As I have noted before, Republican voters are a remarkably loyal bunch. Once they have picked someone to support for whatever reason, pretty much everything else is shrugged off. This loyalty manifested itself with Sarah Palin and now we see it again with Donald Trump. It seems like his derogatory comments about Mexicans, John McCain, and women have done nothing to shake the loyalty of his fans. It is, I suppose, possible that each of those comments alienated a considerable segment of his people but at the same time attracted new supporters so that the net number of supporters remained stable while the people changed. But that series of coincidences seems unlikely. It seems more plausible to assume that the same supporters are sticking with Trump whatever the party and media establishment say about him.
That raises the question: Who the hell are these people?
Republican George Will is struggling mightily to answer this question. Will is emblematic of the incestuous Washington political-media-marriage relationships. He acts as a pundit in the media while advising the Republican party and individual candidates privately and his wife works on the campaign of Scott Walker. And yet he is treated as some kind of objective analyst rather than a political operative and a party hack.
Will has nothing but disdain for Trump’s supporters and is convinced that they are not ‘true’ Republicans and so the party should not fear setting up barricades to keep Trump and his supporters out, such as requiring every candidate to pledge loyalty to support the eventual nominee, something Trump refuses to do.
Conservatives who flinch from forthrightly marginalizing Trump mistakenly fear alienating a substantial Republican cohort. But the assumption that today’s Trumpites are Republicans is unsubstantiated and implausible. Many are no doubt lightly attached to the political process, preferring entertainment to affiliation. They relish their candidate’s vituperation and share his aversion to facts. From what GOP faction might Trumpites come? The establishment? Social conservatives? Unlikely.
They certainly are not tea partyers, those earnest, issue-oriented, book-club organizing activists who are passionate about policy.
The last sentence alone is risible enough to disqualify Will from ever being taken seriously. Has he seen Tea Party gatherings and the signs they carry and the slogans they chant? These are not genteel, tea-sipping events, with attendees engaging in thoughtful discussions about policy. They are filled with people who are angry because they see ‘their’ country being taken over by godless, homosexual-loving, sexually promiscuous people of color led by a Kenyan Muslim Marxist.
Why would not the oligarchy embrace Trump since he is obviously one of them? The problem is that he is unpredictable and the oligarchy likes predictability and control. With the usual crop of Republicans (and Democrats like Hillary Clinton), they will differ in the margins but by and large they know the parameters under which they must operate. But Trump’s past positions have been all over the map and it is not clear that he has any well-defined ideology. In this campaign, the only concrete idea he has put forth is to build a wall between the US and Mexico that will be the best wall ever built, better than the Great Wall of China. On everything else, he simply says that he is smart enough and knows how to make deals so that the US wins and refuses to be pinned down any further. That’s pretty much it.

====

▶ [Set of tasks]
(A) Decide whether each statement agrees with the commentary on Trump's supporters, answering yes or no and quoting the words that settle it: (i) The author considers it likely that Trump's comments drove away some supporters while drawing in an equal number of new ones. (ii) George Will's wife works on Scott Walker's campaign. (iii) Trump refuses to pledge support for the eventual nominee.
(B) Repeat word for word the passage of the commentary on Trump's supporters starting at "Will has nothing" and ending at "Social conservatives? Unlikely.".
(C) Turn the paragraph of the commentary on Trump's supporters that opens with "Why would not the oligarchy embrace Trump" into a short list that keeps its main facts.
The listing after this point has no role in any of this work.

▶ [Dataset]
====

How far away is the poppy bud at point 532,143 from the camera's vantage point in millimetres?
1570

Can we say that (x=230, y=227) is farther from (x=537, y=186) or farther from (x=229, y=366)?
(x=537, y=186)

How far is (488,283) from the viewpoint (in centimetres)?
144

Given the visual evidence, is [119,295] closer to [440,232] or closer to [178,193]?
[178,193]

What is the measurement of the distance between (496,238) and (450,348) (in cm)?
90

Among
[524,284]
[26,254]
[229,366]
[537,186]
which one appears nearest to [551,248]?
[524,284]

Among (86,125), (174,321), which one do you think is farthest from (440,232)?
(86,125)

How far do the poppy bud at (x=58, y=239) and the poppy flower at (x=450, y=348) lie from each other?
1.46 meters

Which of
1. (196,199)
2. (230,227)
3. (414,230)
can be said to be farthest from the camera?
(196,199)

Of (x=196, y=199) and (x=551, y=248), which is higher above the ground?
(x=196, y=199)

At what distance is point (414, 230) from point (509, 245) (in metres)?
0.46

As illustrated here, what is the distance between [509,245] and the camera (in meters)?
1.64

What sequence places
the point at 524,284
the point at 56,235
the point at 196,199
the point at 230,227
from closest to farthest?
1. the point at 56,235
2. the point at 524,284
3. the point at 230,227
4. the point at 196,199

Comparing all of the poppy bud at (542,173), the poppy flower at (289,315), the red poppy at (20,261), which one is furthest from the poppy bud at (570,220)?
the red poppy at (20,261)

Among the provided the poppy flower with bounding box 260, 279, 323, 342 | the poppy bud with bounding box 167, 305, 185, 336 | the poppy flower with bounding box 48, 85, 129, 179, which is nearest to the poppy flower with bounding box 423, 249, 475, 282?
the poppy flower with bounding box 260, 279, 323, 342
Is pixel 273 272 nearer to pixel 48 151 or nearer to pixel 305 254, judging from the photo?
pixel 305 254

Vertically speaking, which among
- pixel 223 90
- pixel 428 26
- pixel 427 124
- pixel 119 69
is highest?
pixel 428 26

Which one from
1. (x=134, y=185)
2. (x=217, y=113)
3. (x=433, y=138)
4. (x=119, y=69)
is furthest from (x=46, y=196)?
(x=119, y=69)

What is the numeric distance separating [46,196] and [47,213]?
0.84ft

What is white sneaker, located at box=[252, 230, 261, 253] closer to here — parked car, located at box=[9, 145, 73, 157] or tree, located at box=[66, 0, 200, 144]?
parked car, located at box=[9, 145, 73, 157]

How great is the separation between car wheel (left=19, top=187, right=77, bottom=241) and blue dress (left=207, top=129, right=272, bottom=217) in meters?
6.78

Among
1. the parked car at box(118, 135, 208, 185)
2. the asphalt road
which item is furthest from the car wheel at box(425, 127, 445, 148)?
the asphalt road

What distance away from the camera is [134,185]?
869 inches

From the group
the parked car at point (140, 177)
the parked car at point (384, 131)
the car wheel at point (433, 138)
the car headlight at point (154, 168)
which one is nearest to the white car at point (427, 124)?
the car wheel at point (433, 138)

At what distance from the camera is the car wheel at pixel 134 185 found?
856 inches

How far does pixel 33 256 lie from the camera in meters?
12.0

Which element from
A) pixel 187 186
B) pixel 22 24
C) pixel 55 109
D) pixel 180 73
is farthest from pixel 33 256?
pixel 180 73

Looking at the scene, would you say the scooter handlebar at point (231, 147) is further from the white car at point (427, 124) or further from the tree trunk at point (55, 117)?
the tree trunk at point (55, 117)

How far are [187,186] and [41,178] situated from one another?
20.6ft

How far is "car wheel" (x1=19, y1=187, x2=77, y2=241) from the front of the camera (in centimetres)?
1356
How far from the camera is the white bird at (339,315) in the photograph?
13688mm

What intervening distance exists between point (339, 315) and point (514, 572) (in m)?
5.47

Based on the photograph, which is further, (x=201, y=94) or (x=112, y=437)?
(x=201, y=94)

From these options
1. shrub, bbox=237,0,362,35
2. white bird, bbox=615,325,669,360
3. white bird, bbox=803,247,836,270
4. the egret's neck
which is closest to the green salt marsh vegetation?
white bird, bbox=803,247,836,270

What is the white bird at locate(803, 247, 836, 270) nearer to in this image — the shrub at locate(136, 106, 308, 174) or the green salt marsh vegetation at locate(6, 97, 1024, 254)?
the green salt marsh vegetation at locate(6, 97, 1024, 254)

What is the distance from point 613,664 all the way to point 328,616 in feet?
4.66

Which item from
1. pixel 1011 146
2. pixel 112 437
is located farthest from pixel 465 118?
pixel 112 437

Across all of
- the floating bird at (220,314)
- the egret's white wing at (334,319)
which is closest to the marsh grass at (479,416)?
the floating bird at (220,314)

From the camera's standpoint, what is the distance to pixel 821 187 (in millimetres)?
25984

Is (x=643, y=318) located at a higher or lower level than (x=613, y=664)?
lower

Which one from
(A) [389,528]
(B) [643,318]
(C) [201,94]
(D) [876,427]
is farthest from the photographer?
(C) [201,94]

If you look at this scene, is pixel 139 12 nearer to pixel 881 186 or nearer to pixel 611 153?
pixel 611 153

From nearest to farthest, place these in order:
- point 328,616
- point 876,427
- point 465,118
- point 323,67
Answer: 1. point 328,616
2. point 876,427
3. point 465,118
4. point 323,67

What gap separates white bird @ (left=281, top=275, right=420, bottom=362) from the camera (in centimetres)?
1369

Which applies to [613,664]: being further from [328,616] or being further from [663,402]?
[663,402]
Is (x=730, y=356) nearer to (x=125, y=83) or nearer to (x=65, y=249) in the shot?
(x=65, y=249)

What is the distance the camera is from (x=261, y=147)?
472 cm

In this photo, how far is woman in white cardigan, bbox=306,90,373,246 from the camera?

====

▶ [Answers by task]
(A)
(i) No: "But that series of coincidences seems unlikely."
(ii) Yes: "his wife works on the campaign of Scott Walker."
(iii) Yes: "requiring every candidate to pledge loyalty to support the eventual nominee, something Trump refuses to do."

(B)
Will has nothing but disdain for Trump’s supporters and is convinced that they are not ‘true’ Republicans and so the party should not fear setting up barricades to keep Trump and his supporters out, such as requiring every candidate to pledge loyalty to support the eventual nominee, something Trump refuses to do.
Conservatives who flinch from forthrightly marginalizing Trump mistakenly fear alienating a substantial Republican cohort. But the assumption that today’s Trumpites are Republicans is unsubstantiated and implausible. Many are no doubt lightly attached to the political process, preferring entertainment to affiliation. They relish their candidate’s vituperation and share his aversion to facts. From what GOP faction might Trumpites come? The establishment? Social conservatives? Unlikely.

(C)
- Trump is one of the oligarchy, yet he is unpredictable, and the oligarchy prefers predictability and control.
- With the usual candidates, including Hillary Clinton, differences are marginal, and the limits they must work within are known.
- Trump's past positions have been all over the map, and he may have no well-defined ideology.
- His only concrete idea in this campaign is a wall between the US and Mexico that he says will surpass the Great Wall of China.
- On everything else, he says only that he is smart and knows how to make deals so the US wins, and he refuses to be pinned down further.